Today, Kensington Market is a draw for artists and creative types alike and has a strong social network composed of “mom and pop” shops — and local owners work hard to keep it that way. Over the years, small business owners have successfully fended off large corporations like Nike and Walmart with organized protests, garnering more than 90,000 signatures in favor of preserving the character of Kensington Market.
Thanks in part to this dedication to local owners, Kensington Market is still an international food hub where you can eat authentic Chinese spring rolls, Jamaican patties, and Canadian poutine all in the span of a few blocks. In the spring and summer months, the streets come to life with long lines from the most popular establishments spilling out onto the sidewalks. Smells from baked, fried, and sautéed goods waft through the air, pulling guests in all directions.

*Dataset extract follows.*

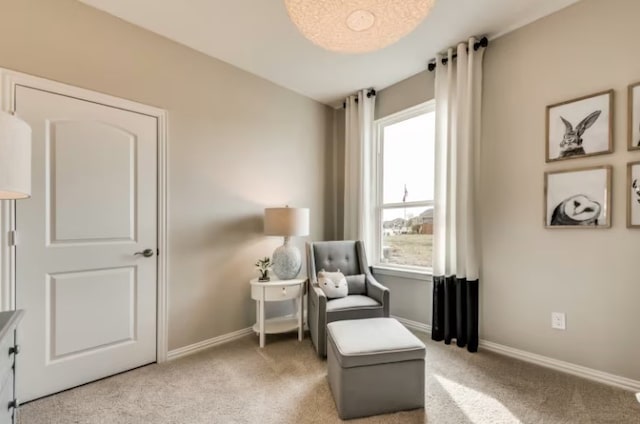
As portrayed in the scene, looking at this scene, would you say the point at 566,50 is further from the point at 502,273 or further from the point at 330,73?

Lee recommends visiting on the last Sunday of each month for Pedestrian Sundays. The streets are blocked off to traffic, and the market is “turned into an open walking fair showcasing street food, performers and all manner of arts and crafts for sale.”

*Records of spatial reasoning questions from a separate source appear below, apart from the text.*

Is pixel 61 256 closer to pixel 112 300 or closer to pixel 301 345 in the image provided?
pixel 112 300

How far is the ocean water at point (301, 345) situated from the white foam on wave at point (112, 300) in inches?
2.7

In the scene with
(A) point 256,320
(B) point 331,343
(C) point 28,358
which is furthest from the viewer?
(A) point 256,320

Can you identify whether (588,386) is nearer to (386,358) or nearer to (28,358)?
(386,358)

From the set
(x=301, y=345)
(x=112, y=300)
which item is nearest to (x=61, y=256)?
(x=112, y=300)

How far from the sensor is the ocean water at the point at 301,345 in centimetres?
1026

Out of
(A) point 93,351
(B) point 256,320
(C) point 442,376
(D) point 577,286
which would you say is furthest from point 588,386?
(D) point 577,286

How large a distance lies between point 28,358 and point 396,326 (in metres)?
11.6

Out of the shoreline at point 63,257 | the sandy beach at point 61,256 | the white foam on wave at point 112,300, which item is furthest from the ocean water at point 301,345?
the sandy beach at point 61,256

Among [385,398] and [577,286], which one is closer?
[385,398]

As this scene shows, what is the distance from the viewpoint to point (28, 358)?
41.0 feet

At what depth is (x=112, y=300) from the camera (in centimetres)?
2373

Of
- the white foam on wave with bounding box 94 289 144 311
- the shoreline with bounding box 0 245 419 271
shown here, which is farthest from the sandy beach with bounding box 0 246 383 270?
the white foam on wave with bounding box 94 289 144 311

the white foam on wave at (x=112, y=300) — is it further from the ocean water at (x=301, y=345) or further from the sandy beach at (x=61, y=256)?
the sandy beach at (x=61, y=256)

Those wanting a guide to the tasting process can turn to Tasty Tours Toronto, a company that highlights unique food options and engaged businesses in the area. Founder Audrey Ooi explains that when choosing locations, “Ideally the owner or staff has the time and interest to share their story with tour guests, as the tour is about making connections through food.”
Connection through food is what happens at the Livelihood Café, a nonprofit that gives refugees a path to sustainable employment through training and new arrival assistance. It was there that I met Jasmine Yilmaz, a Syrian refugee and TEDx speaker who helps others overcome trauma.

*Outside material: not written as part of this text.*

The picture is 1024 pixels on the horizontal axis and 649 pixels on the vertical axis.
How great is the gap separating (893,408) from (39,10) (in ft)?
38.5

Jasmine serves traditional Arabic tea, pouring the piping hot substance into a shot glass pre-filled with a sprig of thyme. She was forced to leave her home in Damascus because of her political beliefs and lost her family in the process. Upon arriving in Canada, she found renewed hope. She’s grateful to have a community where she’s accepted and can keep her culture alive by sharing one thing that’s of universal interest to us all — food.
For dessert, I head to Pancho’s Bakery. The staff is wearing shirts that say “I Love Churros,” and I instantly feel a sense of kinship. This is churro heaven, serving everything from dulce-de-leche-stuffed churros to churro ice cream cones. After an afternoon of eating around the world, Pancho’s is the proverbial cherry on top.
It’s no coincidence that the most diverse city in the world also has the best food market. Kensington Market is proof that when cultures blend and support each other instead of building walls, the outcome is very palatable.